• _GIVEN TEXT_:
◇ ◇ ◇ ◇ ◇ ◇ ◇

# Ipod Touch Macro shots



## DecadentDashes (Jan 7, 2011)

These were taken by placing the lens from an old cd drive over the ipod lens. I didn't have anything handy to secure the subject so they were all handheld using a tweezers. I never realized just how much my hands shake! I got the idea from here.

Image quality is pretty crappy, but I thought it was a neat idea and wanted to share them. 


1.) Small spring, roughly 1cm in diameter. 




2.) Same spring, different angle




3.)Circuit board, numbers roughly 1mm wide.




4.) Penny




5.)Eye of a needle, about 1mm wide.




6.)Needle point, about 1/3mm


----------



## Trever1t (Jan 7, 2011)

interesting!


----------



## Overread (Jan 7, 2011)

Getting a pretty strong magnification there - an impressive result indeed. I'd be interested to see what you get if you photograph a ballpoint pen end (mostly because that is thus far the smallest thing Ive taken a macro shot of)


----------



## DecadentDashes (Jan 7, 2011)

I nabbed one of a pen nib for you. Here is the best I was able to grab. The camera on the ipod touch is less than impressive, lol.


----------



## wlbphoto (Jan 31, 2011)

nice!! lol i just traded a itoch for a dslr which i love.


----------

◇ ◇ ◇ ◇ ◇ ◇ ◇

• _RAW DATA_:
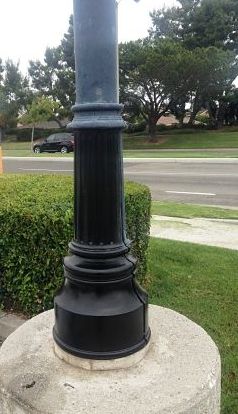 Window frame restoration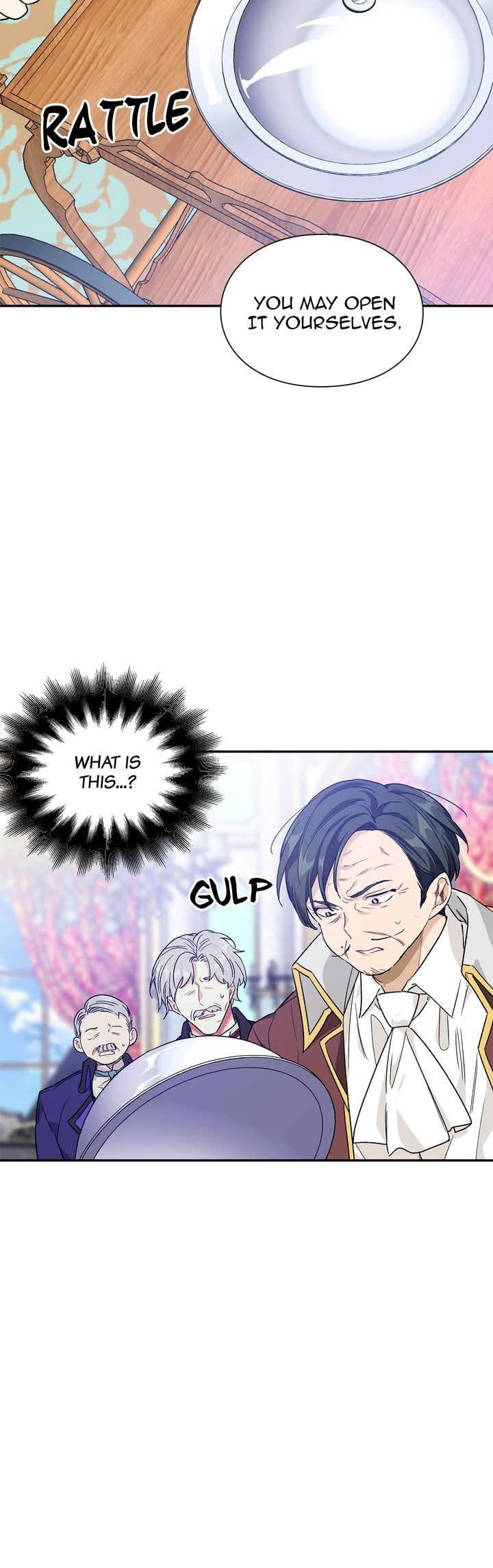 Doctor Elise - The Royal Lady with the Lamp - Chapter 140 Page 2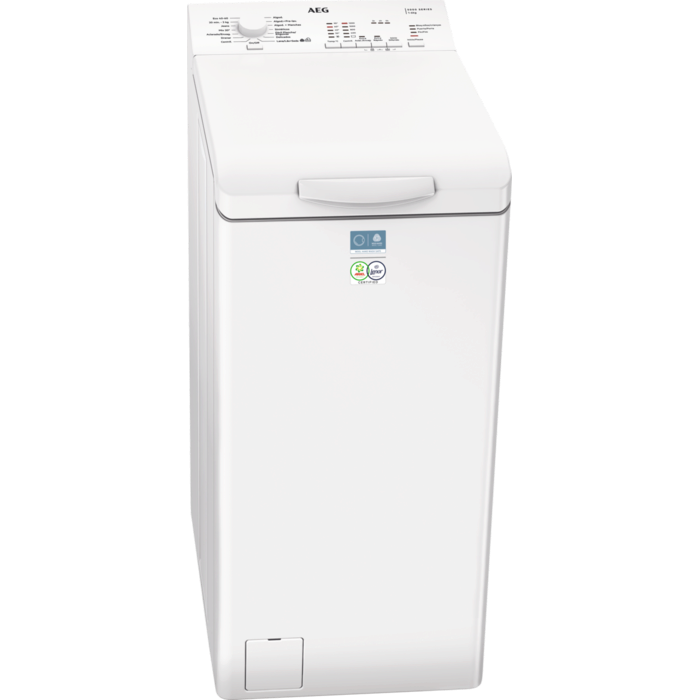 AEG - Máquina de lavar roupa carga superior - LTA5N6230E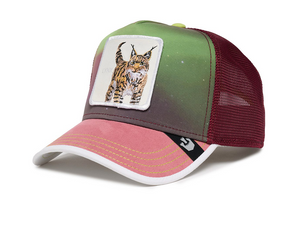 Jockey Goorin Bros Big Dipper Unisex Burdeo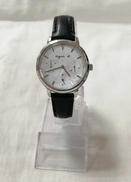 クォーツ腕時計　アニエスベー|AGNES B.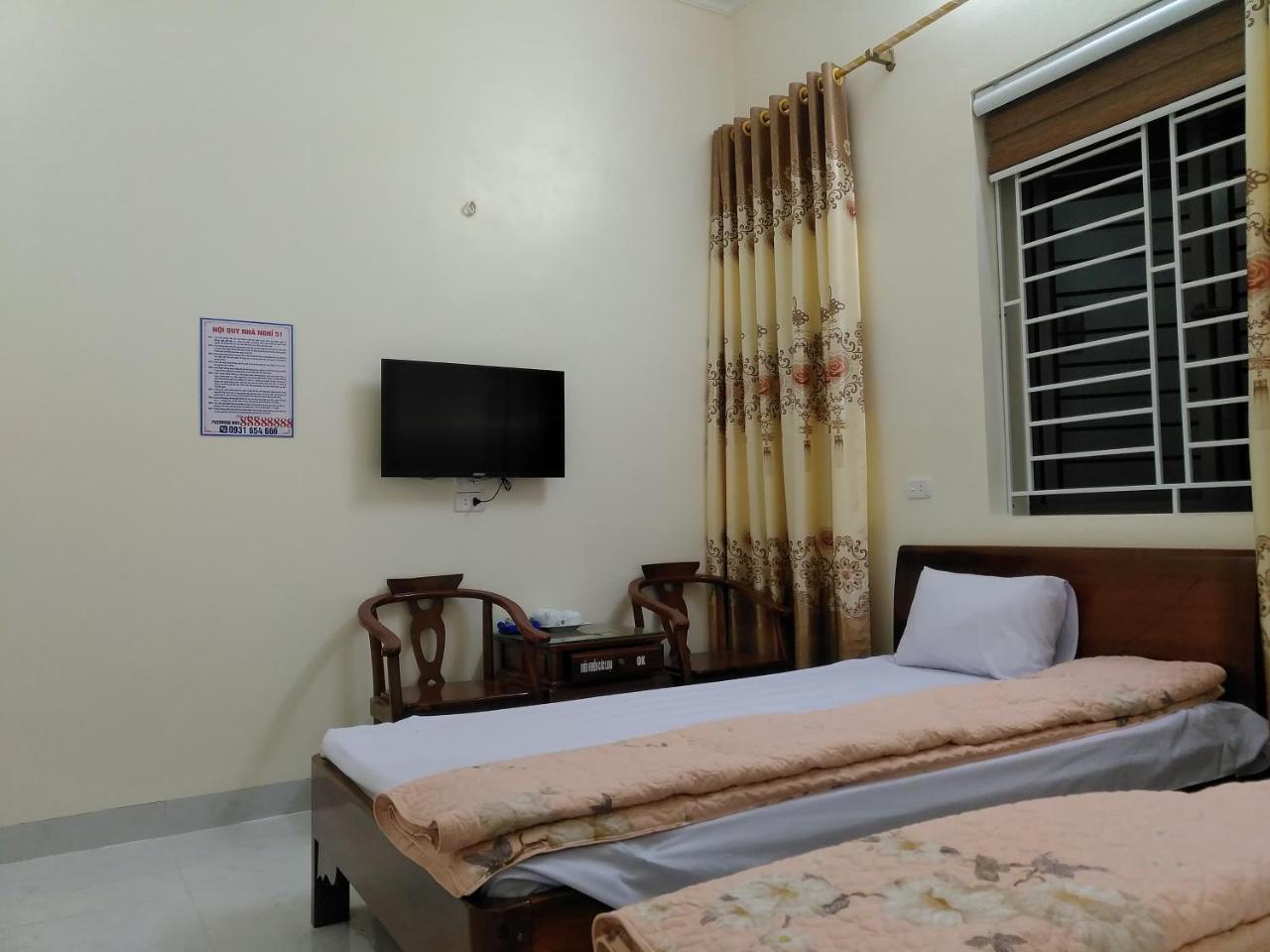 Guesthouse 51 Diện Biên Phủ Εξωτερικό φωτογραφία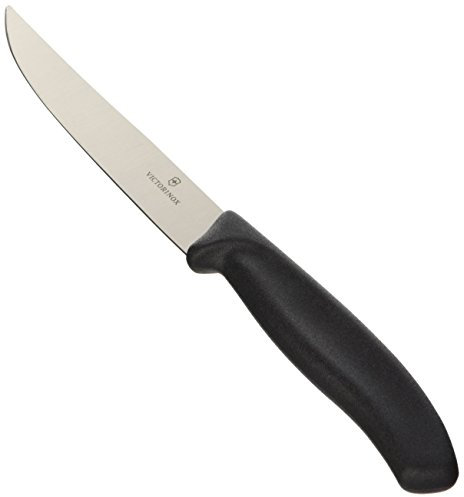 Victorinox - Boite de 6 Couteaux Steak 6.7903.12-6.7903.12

◇ ◇ ◇ ◇ ◇ ◇ ◇

Repeat word for word the part of the iPod Touch macro thread starting with "## Overread (Jan" and going on through "than impressive, lol.". Rely on the iPod Touch macro thread alone.

• _FINAL ANSWER_:
## Overread (Jan 7, 2011)

Getting a pretty strong magnification there - an impressive result indeed. I'd be interested to see what you get if you photograph a ballpoint pen end (mostly because that is thus far the smallest thing Ive taken a macro shot of)


----------



## DecadentDashes (Jan 7, 2011)

I nabbed one of a pen nib for you. Here is the best I was able to grab. The camera on the ipod touch is less than impressive, lol.